Der Angeklagte selbst hatte in der Verhandlung angegeben, an jenem Tag nicht vor Ort gewesen zu sein. Vier Zeugen, die am Tattag verletzt worden waren, sagten aus, sie könnten sich nicht an das Geschehen erinnern. Dass die Zeugen aus Angst geschwiegen hätten, sei nicht auszuschließen, sagte der Richter. Es könne sein, dass Druck auf sie ausgeübt worden sei. „Aber ich weiß es nicht“, betonte Kehe.

Besonders verwundert zeigten sich Richter und Staatsanwalt über die nahezu gleich lautenden Aussagen der Zeugen. „Bei mir ist der Eindruck der Absprache entstanden“, stellte Kehe klar. Dass sich einer der Zeugen nicht einmal daran erinnern wollte, bei der Anfertigung eines Phantombilds mitgewirkt zu haben, sei nicht nachvollziehbar.
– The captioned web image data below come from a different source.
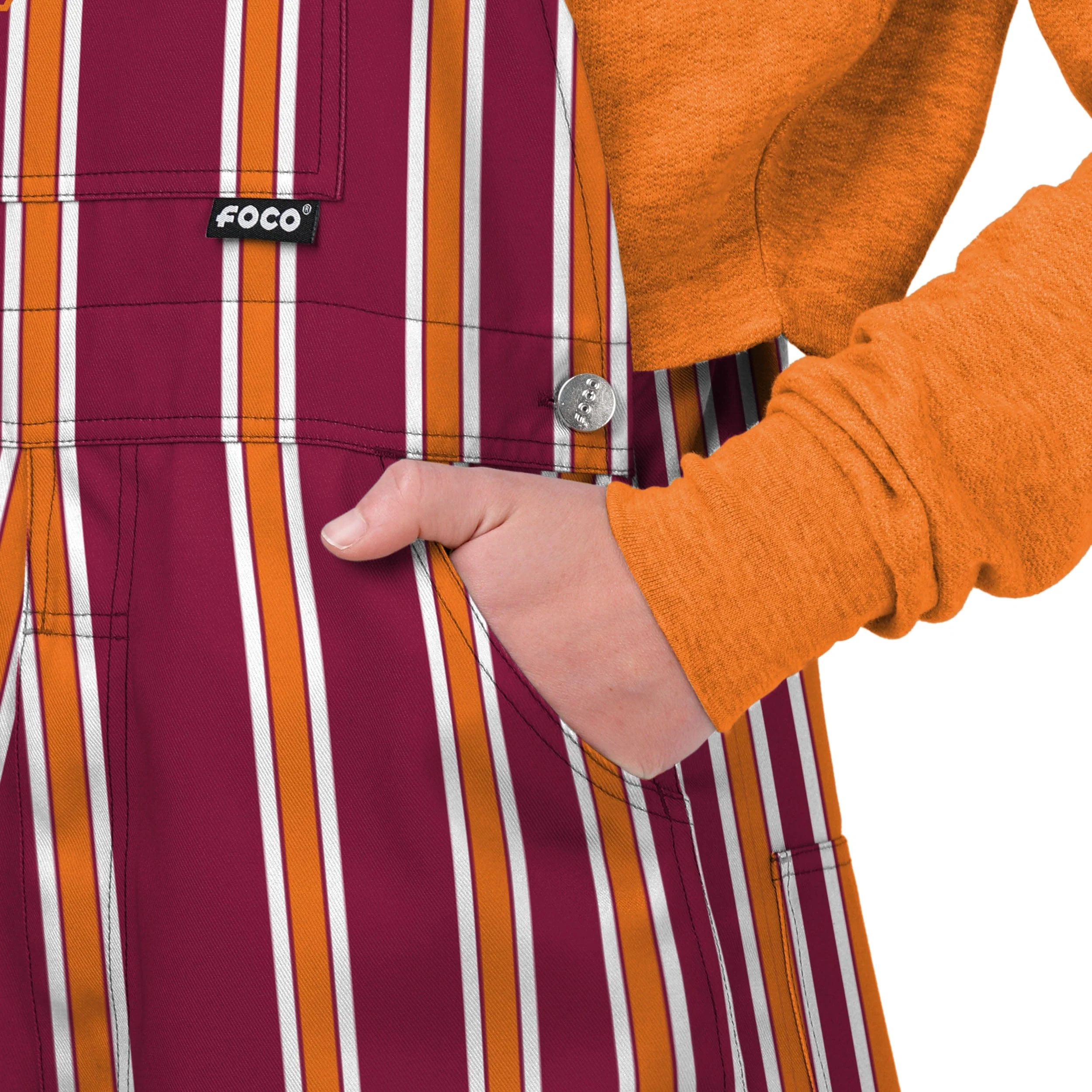 Virginia Tech Hokies NCAA Womens Sideline Spirit Bib Overalls - Image 5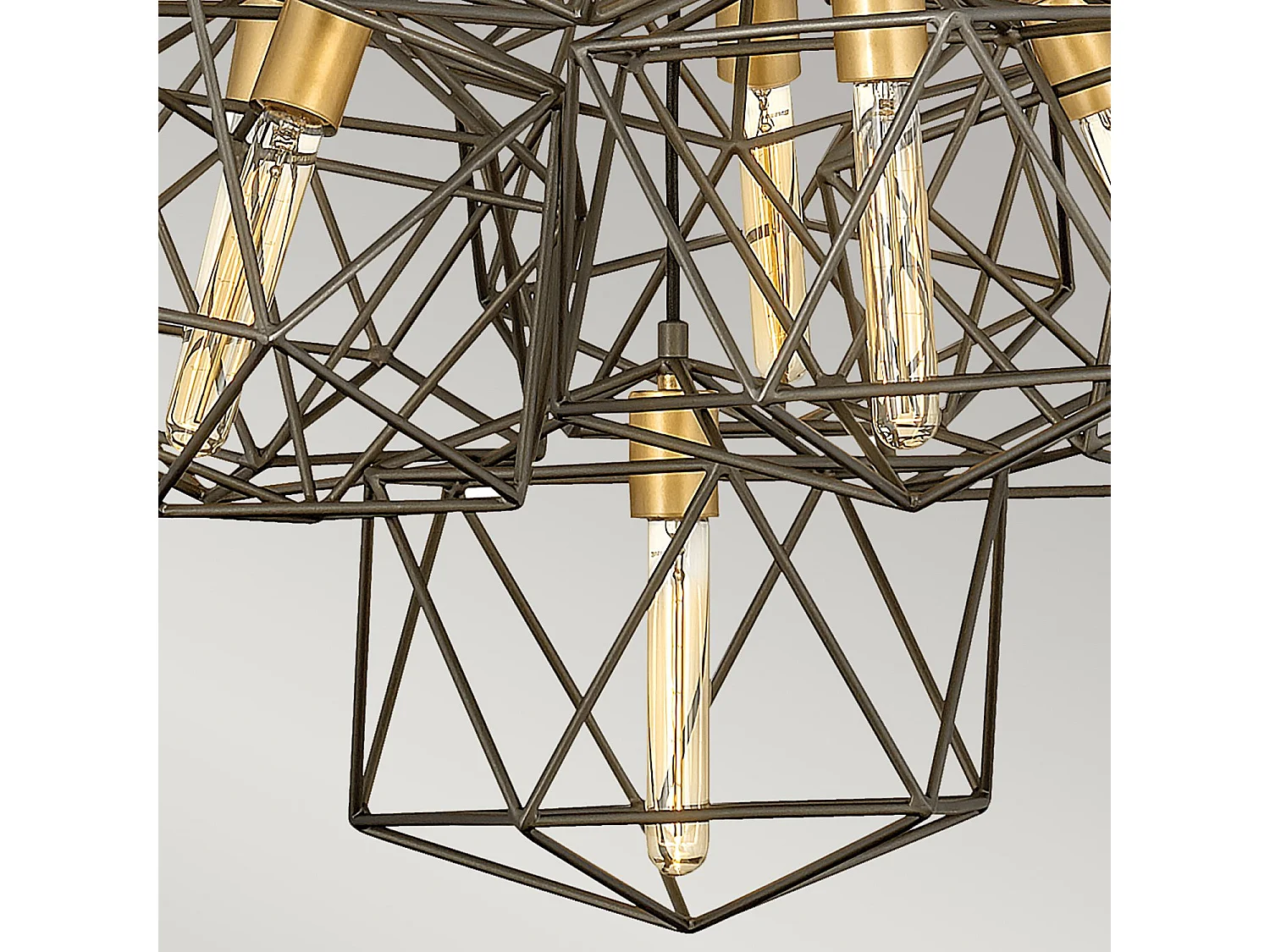 Lampadario Classico Astrid Acciaio Bronzo Metallico Opaco Oro Deluxe 11 Luce E27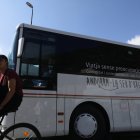 Un bus que fa el trajecte a la Seu d’Urgell.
So blieben Zweifel an der Unschuld des Angeklagten.

Daran könnten auch die Handyfotos nichts ändern, die ein von der Verteidigung berufener Zeuge präsentierte. Diese sollten beweisen, dass der Angeklagte zur Tatzeit weit von Bennewitz entfernt den „Männertag“ gefeiert hatte. Ob die Daten auf dem Handy manipuliert seien, könne er nicht feststellen, so der Richter. Dies müsse er aber auch nicht, weil die vorliegenden Aussagen eine Verurteilung ohnehin nicht zugelassen hätten. So bleibe letztlich der von Staatsanwalt und Verteidiger geforderte Freispruch.